DOCUMENT TEXT:
-=-=-=-=-
Gert Lievens - Blog

“Physics is the universe’s operating system.”

SQL Server 2005 cluster failover failed

We had an annoying problem while performing Windows Updates on the Windows Server 2008 Failover cluster at a customer. While testing the failover, we saw that the SQL Server 2005 cluster resource failover did not succeed. The strange thing was that nothing in the configuration had changed since previous succesfull tests. Also, the other resources failed over without any issues.

We did encounter the following errors in the Windows eventviewer and in the cluster log file under C:\Windows\Cluster\cluster.log

[sqsrvres] ODBC sqldriverconnect failed

[sqsrvres] checkODBCConnectError: sqlstate = 28000; native error = 4818; message = [Microsoft][SQL Native Client][SQL Server]Login failed for user 'NT AUTHORITY\ANONYMOUS LOGON'.
-=-=-=-=-
Spatial queries linked to pictures
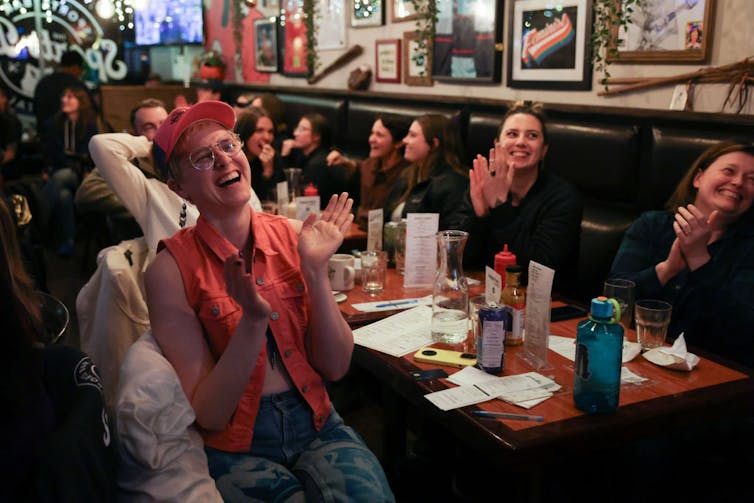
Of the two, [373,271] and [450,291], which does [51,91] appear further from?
[450,291]

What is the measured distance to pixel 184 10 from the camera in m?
8.36

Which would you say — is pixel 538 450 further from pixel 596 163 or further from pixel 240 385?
pixel 596 163

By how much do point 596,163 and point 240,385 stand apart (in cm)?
235

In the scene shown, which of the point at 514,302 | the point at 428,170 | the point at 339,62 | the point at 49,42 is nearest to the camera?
the point at 514,302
-=-=-=-=-
EXERCISE REQUIREMENTS:
1. Put everything in the records from the line containing "By how much" down to the end of the records into a two-column CSV with the headers text and answer. Give one row for each record, with each value in a single quoted field and line breaks replaced by spaces.
2. Write what comes next in the blog post about the failed SQL Server 2005 cluster failover, picking up after its last line.

THE REPLIES:
1.
text,answer
"By how much do point 596,163 and point 240,385 stand apart (in cm)?","235"
"In the scene shown, which of the point at 514,302 | the point at 428,170 | the point at 339,62 | the point at 49,42 is nearest to the camera?","the point at 514,302"

2.
Login failed for user 'NT AUTHORITY\ANONYMOUS LOGON'. [CLIENT: IP]184800000E0000000A00000043004C0044004200310050002D00490030000000070000006D00610073007400650072000000

[sqsrvres] OnlineThread: Error connecting to SQL Server.

The client was unable to reuse a session with SPID 110, which had been reset for connection pooling. The failure ID is 88460000140000000A00000043004C0044004200310050002D0049003000000000000000. This error may have been caused by an earlier operation failing. Check the error logs for failed operations immediately before this error message.

SQL Server cannot accept new connections, because it is shutting down. The connection has been closed. [CLIENT: IP]

[sqsrvres] CheckServiceAlive: Service is dead

[sqsrvres] OnlineThread: service stopped while waiting for QP.

I had begun troubleshooting the most basic elements in a SQL Server cluster and started with the Browser Service. The Browser Service seemed to have no problems running but after a lot of searching, I found one inconsistency on one of the nodes.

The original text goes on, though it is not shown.